Feb 7 (Reuters) - The dollar hovered near one-month
highs on Tuesday ahead of a speech by Federal Reserve Chair
Jerome Powell that will be scoured by investors for any signals
on how high U.S. interest rates may go this year.
The dollar index , which measures the performance of
the greenback against a basket of six other currencies, erased
session losses of up to 0.2% and edged up 0.1% to 103.68,
holding around its highest since early January.
Investors will be looking for Powell's take on the labour
market in a speech at the Economic Club of Washington due later
in the day, after a sharp rise in jobs growth last week
punctured hopes for a tempered Fed.
"The stronger U.S. data has clearly challenged market
expectations for further U.S. dollar weakness in the near-term
and for the Fed to soon bring an end to their rate hike cycle,"
said Lee Hardman, MUFG senior currency analyst.
U.S. interest-rate futures show that markets are
expecting the Fed funds rate to peak just above 5.1% by June,
compared with expectations of a peak below 5% prior to Friday's
jobs report. Friday's jobs report wrongfooted traders who were banking on
an imminent pause in the Fed's rate-hike cycle, and gave the
U.S. currency a leg up.
The euro fell 0.2% to $1.07025, having hit its
lowest since Jan. 9 earlier in the day.
"(Powell) has the chance to walk back some of the commentary
that he made on Wednesday last week that prompted this dovish
read," said Simon Harvey, head of FX analysis at Monex, but
added that he does not expect any new messaging from Powell.
"The Fed still has some progress to make, there are signs of
positivity in terms of the disinflationary pressures that are in
the pipeline, but there is still a labour market problem."
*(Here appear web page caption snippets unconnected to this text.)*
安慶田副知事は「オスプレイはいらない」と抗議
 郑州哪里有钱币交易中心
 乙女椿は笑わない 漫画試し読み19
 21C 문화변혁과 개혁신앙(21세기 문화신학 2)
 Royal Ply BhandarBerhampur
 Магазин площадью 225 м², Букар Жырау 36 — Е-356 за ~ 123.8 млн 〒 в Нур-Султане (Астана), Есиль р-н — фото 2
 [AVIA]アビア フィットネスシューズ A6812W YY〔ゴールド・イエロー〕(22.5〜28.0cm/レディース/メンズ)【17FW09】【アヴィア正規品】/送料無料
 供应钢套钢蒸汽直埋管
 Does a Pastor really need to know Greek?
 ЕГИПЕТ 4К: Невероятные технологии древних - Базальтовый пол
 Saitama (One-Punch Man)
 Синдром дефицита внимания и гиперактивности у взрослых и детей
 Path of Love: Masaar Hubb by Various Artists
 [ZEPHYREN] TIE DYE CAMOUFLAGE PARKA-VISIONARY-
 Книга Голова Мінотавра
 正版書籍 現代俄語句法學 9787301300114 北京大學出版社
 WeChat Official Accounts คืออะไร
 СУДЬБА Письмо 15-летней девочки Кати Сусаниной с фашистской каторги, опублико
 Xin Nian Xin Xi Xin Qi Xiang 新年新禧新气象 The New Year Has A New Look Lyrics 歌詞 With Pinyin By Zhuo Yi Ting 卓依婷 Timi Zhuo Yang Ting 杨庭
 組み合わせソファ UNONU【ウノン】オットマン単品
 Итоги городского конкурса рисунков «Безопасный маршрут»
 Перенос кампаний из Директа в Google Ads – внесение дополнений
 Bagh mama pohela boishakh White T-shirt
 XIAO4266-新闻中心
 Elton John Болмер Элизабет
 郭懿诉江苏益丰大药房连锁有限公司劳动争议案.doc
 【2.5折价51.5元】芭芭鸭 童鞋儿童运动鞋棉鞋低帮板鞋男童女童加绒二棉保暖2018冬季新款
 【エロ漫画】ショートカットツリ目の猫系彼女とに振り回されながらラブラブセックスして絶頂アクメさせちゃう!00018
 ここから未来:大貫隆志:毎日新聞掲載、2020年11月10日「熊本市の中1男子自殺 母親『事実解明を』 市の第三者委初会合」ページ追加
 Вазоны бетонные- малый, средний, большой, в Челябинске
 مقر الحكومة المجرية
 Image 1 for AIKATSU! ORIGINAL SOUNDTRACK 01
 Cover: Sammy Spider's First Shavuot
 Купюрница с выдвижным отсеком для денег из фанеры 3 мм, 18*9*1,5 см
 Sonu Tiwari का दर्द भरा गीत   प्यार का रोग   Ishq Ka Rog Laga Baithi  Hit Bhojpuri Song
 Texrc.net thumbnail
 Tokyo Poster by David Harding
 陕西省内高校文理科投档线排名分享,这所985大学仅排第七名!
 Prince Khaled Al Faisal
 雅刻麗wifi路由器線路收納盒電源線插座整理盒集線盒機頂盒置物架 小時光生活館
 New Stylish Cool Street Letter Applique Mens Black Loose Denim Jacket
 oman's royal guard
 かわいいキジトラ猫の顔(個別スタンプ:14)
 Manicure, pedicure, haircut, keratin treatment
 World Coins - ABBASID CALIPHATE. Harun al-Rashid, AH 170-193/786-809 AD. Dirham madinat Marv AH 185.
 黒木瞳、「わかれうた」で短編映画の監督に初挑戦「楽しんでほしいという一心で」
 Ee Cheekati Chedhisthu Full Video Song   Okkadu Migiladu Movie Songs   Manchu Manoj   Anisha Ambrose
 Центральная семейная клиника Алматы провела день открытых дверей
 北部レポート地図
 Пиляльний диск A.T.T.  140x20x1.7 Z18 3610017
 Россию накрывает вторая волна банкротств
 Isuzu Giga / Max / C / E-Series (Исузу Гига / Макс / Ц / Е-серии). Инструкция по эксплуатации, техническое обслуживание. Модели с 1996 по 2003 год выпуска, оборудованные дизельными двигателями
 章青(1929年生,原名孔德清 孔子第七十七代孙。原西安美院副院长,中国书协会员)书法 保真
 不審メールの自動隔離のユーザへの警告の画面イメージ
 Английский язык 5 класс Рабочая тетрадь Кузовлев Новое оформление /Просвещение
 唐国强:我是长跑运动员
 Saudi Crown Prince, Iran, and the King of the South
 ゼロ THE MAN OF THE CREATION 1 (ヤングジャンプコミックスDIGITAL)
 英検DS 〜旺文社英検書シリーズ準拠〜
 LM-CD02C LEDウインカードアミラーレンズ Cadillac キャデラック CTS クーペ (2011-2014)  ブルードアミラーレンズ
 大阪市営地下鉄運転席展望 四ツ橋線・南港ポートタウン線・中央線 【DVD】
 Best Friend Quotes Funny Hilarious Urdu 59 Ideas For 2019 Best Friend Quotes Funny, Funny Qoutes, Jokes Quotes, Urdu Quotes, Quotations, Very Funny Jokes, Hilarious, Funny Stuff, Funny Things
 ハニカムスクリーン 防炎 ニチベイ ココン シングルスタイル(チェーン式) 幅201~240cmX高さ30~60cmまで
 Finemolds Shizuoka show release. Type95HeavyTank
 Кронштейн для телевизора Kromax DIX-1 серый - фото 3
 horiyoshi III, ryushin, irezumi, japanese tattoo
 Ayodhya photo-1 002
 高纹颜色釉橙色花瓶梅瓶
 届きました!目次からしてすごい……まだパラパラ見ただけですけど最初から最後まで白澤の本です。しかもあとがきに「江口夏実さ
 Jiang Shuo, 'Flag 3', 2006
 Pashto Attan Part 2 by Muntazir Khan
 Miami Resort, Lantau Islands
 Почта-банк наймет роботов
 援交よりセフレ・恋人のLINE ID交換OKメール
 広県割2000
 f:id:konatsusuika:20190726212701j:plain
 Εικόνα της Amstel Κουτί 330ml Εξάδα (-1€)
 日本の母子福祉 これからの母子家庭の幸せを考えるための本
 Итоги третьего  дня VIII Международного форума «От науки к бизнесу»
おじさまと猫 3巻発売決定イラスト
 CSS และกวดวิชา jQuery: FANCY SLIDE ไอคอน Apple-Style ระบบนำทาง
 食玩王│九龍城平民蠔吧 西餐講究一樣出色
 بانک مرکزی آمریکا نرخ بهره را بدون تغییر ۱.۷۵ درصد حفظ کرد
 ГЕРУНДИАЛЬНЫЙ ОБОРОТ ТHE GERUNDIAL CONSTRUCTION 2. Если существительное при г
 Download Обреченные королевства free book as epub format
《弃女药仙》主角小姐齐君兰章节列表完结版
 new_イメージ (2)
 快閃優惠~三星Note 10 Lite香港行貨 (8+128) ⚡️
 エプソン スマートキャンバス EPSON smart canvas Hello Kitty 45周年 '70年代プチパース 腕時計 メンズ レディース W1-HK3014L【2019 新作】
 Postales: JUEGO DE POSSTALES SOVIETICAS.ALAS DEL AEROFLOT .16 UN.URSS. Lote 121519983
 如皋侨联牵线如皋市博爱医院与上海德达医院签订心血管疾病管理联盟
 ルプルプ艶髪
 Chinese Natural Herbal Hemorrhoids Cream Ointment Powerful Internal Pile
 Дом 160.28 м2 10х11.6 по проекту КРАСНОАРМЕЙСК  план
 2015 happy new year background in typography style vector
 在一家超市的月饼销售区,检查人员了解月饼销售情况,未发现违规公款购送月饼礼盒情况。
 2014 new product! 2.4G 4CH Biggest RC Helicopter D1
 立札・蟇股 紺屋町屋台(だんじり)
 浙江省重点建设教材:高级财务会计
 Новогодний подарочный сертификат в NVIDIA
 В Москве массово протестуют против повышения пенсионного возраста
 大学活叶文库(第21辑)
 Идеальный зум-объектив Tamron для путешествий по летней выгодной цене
Sterling was last 0.3% down against the dollar at
$1.1982, after tumbling to a one-month low of $1.1974 in the
previous session.
Investors are looking for further commentary from central
bankers this week following what was viewed as a dovish outcome
of Bank of England's meeting last week.
The Australian dollar was up 0.6% at $0.6924 after
having surged as much as 1% after the country's central bank
raised its cash rate by 25 basis points and said more increases
would be needed, a more hawkish policy tilt than many had
expected.
The Japanese yen attempted to make back some of
the losses over the last two sessions, with the dollar-yen pair
down 0.4% at 132.14.
It moved away from Monday's one-month low of 132.90 per
dollar hit after a report that Japan's government has sounded
out Bank of Japan Deputy Governor Masayoshi Amamiya - considered
by markets as more dovish than other contenders - to succeed
incumbent Haruhiko Kuroda as central bank governor.